__SOURCE TEXT__.
########

Estimated reading time: 3 minutes, 15 seconds

Reminders About Rankings n Quality 

Estimated reading time: 3 minutes, 15 seconds

There is no reason for me to explain why I hate University rankings. Or is there? Today, I attended a talk by Professor Kevin Kinser from Penn State on campus at AUC.

He talked about several really important things and gave subtle critiques of rankings. So I just wanna summarize and reflect here.

  1. I learned the term non-endemic education, when an institution offers education outside of its native environment. Like branch canpuses. Like Western universities in Arab countries. Ish. Like AUC. Though I would say AUC is a cultural hybrid and evolves in response to local and global needs (because who said Egyptians only look locally for future growth?). I did like his critical angle on dangers of non-endemic education and potential colonialism (which I mention with detailed examples in my dissertation; i just didn’t know the term non-endemic, just used postcolonial lens). He also mentioned logistical and cultural issues related to nationality and culture of teachers in these institutions. It’s hard being an American at AUC. It’s hard being an Egyptian at AUC. It’s relatively easier being an AUCian at AUC tbh
  2. He talked about quality as an internal vs external thing. Does a University decide its own internal purpose and judge itself on achieving it, or do external bodies have a say? External bodies may be stakeholders like parents and students, but also accreditors and governments. Of course, both, all. My questions; Internally, who gets to decide? Admin, faculty, students? In what ways? Who gets heard? If all the ppl in upper admin faculty positions are of a certain background (e.g. male, scientist, Egyptian or American or whatever) do they represent the institution?

########

__TASK LIST__.
[a] Translate this sentence from the blog post on university rankings into Spanish: "External bodies may be stakeholders like parents and students, but also accreditors and governments."
[b] According to the blog post on university rankings, who gave the talk the writer attended at AUC?

(Dataset entries)
########

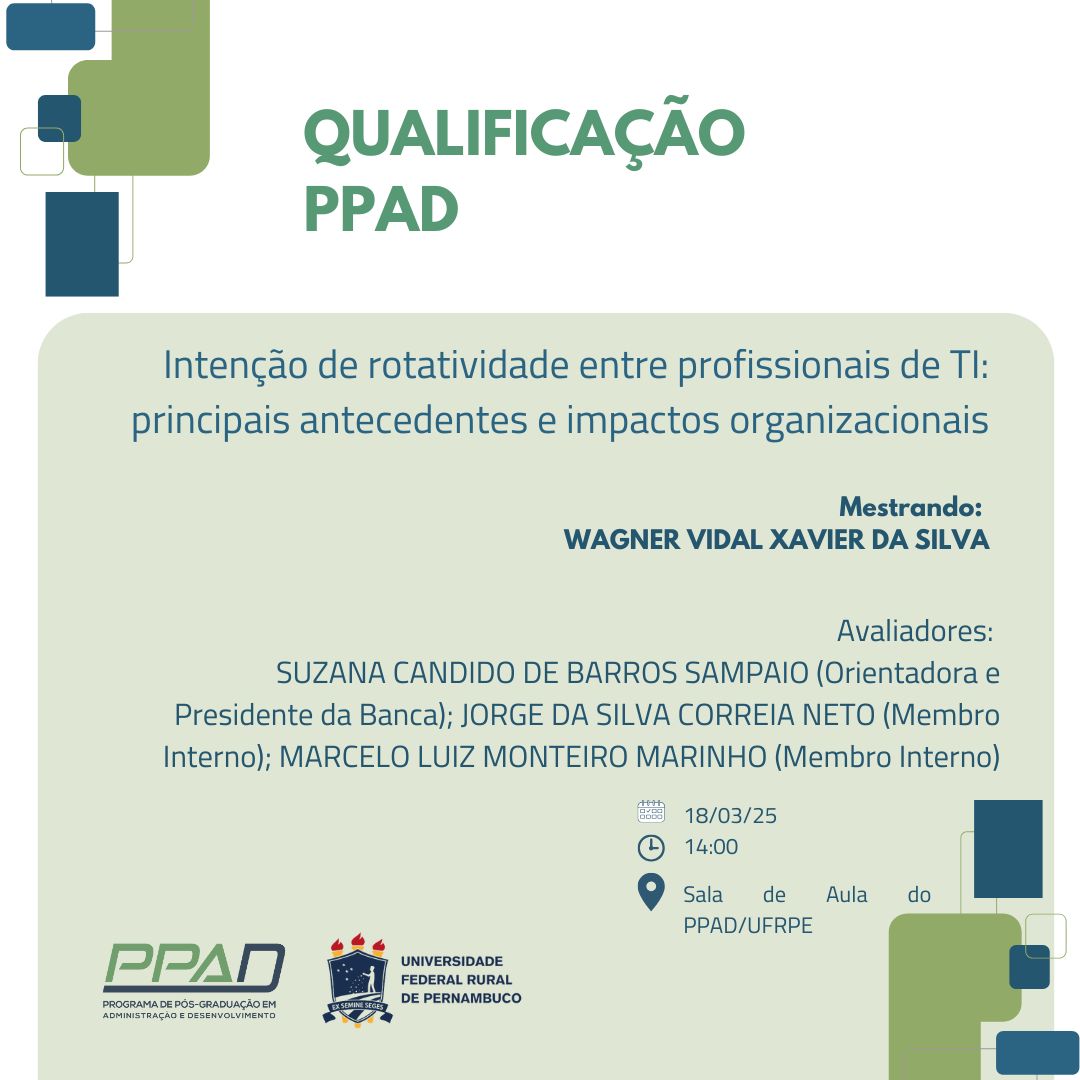 QUALIFICAÇÃO
PPAD

Intenção de rotatividade entre profissionais de TI: principais antecedentes e impactos organizacionais

Mestrando:
WAGNER VIDAL XAVIER DA SILVA

Avaliadores:
SUZANA CANDIDO DE BARROS SAMPAIO (Orientadora e Presidente da Banca); JORGE DA SILVA CORREIA NETO (Membro Interno); MARCELO LUIZ MONTEIRO MARINHO (Membro Interno)

18/03/25
14:00
Sala de Aula do PPAD/UFRPE

PPAD
PROGRAMA DE PÓS-GRADUAÇÃO EM ADMINISTRAÇÃO E DESENVOLVIMENTO

EX SEMINE SEGES
UNIVERSIDADE FEDERAL RURAL DE PERNAMBUCO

########

__REPLIES__.
[a] Los organismos externos pueden ser partes interesadas como padres y estudiantes, pero también acreditadores y gobiernos.

[b] Professor Kevin Kinser from Penn State.